Foi aí que o pesquisador comentou do mistério que o intrigava — e descobriu a resposta prontamente.
“Ele olhou pra mim e disse: ‘Mas professor, isso é muito simples. Acontece que os peixes sobem e descem o rio várias vezes ao longo da vida. Mas, quando eles ficam mais velhos, não aguentam fazer isso. Eles permanecem então aqui na mata inundada dos igapós. Só que, ao ver o cardume saindo, eles pensam que estão recuperados e se misturam aos peixes mais novos’.”
“Eu não tinha pensado nisso e fui verificar. Aí notei que, dito e feito, esses três ou quatro peixes diferentes que eu encontrava no meio do grupo eram justamente os mais velhos.”
“Eu tenho um monte de histórias desse tipo, que mostram como a ciência precisa do apoio dos indígenas e das comunidades locais para entender todas as coisas que existem na Amazônia”, aponta.
“Para mim, não há contraste entre o conhecimento tradicional e a ciência contemporânea. Uma se vale da outra”, conclui.
O resgate dos ‘meninos’
Por fim, Val enumerou alguns caminhos possíveis para desenvolver a ciência no Brasil — e mais especificamente na Amazônia.
“Da totalidade do orçamento nacional para a ciência e a tecnologia, apenas 2% são investidos na Amazônia”, calcula.
“E não será possível avançar na conservação ambiental e na redução dos impactos climáticos se a gente não contar com a ciência na região. Não adianta a Finlândia ou os Estados Unidos virem estudar a Amazônia, porque as informações não serão acessíveis para o caboclo que está no interior e não conseguirá ler o artigo científico publicado numa revista internacional”, critica.
O biólogo aponta que, nos últimos quatro anos, houve uma “degradação muito significativa das instituições de pesquisa no Brasil, sendo que na Amazônia a coisa foi ainda pior”.
“O Ipam (Instituto de Pesquisa Ambiental da Amazônia) mesmo tem cerca de 140 pesquisadores, sendo que 70 a 80 deles já estão em idade de aposentadoria, mas continuam a trabalhar por falta de gente.”
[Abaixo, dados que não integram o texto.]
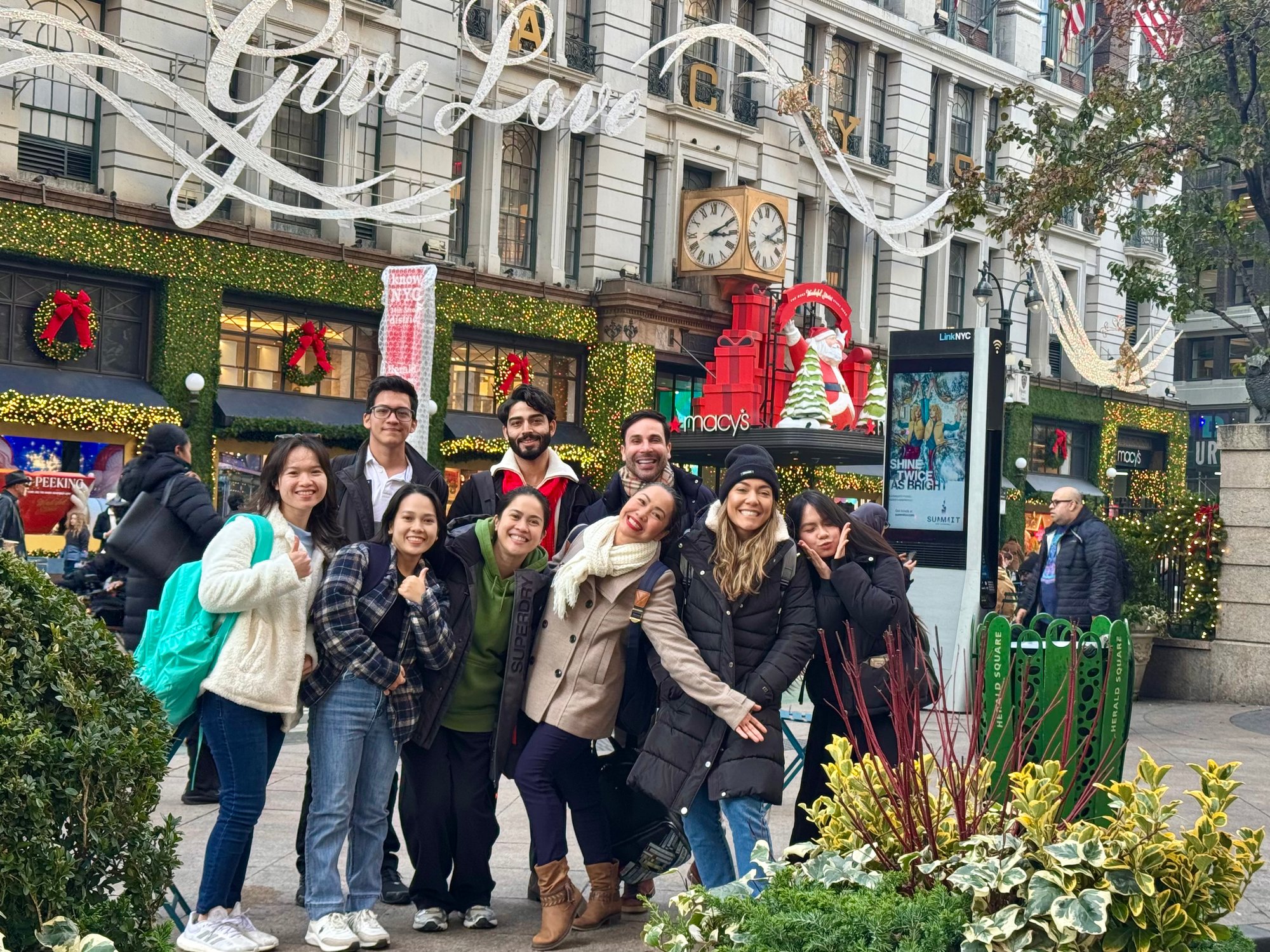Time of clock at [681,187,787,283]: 3:10
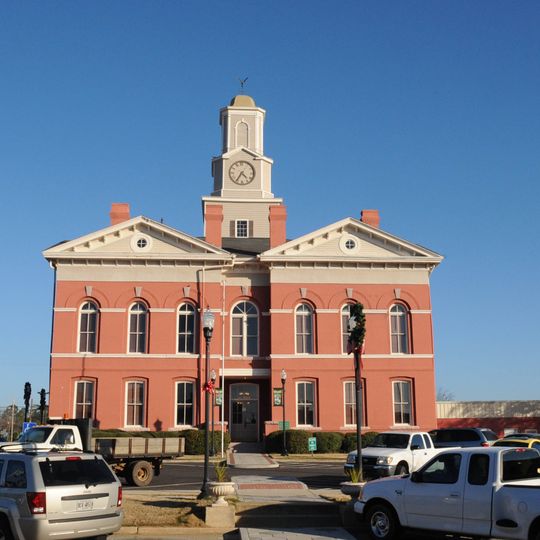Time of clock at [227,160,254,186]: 4:35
Val acredita que o primeiro grande desafio do próximo governo é “viabilizar oportunidades para que os meninos e as meninas fiquem no Brasil”.
Ele explica que os termos “meninos” ou “meninas” são maneiras carinhosas de se referir aos mais jovens na região amazônica.
“As pessoas têm o direito de morar no exterior, mas não porque não há condições de fazer pesquisa no país”, lamenta.
“Nós gastamos uma fortuna para formar esses profissionais e, quando eles chegam aos 28 anos, recebem propostas melhores para trabalhar fora.”
Ele cita o exemplo de um aluno que era eletricista em São Paulo e foi ao Ipam para fazer mestrado e doutorado.
Durante o trabalho, o jovem cientista desenvolveu um mecanismo de inteligência artificial que ajuda a saber se peixes ornamentais estão saudáveis — e foi contratado por uma empresa no Reino Unido.
Val também acredita que ao menos 2% do PIB do país deveria ser investido em ciência e tecnologia.
“Precisamos utilizar nossos recursos para criar estruturas capazes de desenvolver novas tecnologias”, aponta.
“Por último, precisamos transformar a informação que temos produzido em tecnologias sustentáveis, que possam ser socializadas com a população.”
“E o foco dessa inclusão social precisa acontecer principalmente nas regiões periféricas, como a Amazônia, o Nordeste, o Pantanal e o Centro-Oeste”, sugere.
Ele cita como exemplo o fato de nenhuma carne de peixe amazônico ser exportada para o exterior a partir de uma produção sustentável.
“Durante a conferência Rio-92, o então governador do Estado do Amazonas deu dez casais de tambaqui de presente para a delegação chinesa”, lembra.
“Logo depois, o presidente chinês determinou que um time de pesquisadores fosse enviado ao Brasil, onde os cientistas aprenderam mais sobre a espécie e coletaram informações.”
“E, há alguns anos, a China começou a exportar a carne de tambaqui”, finaliza.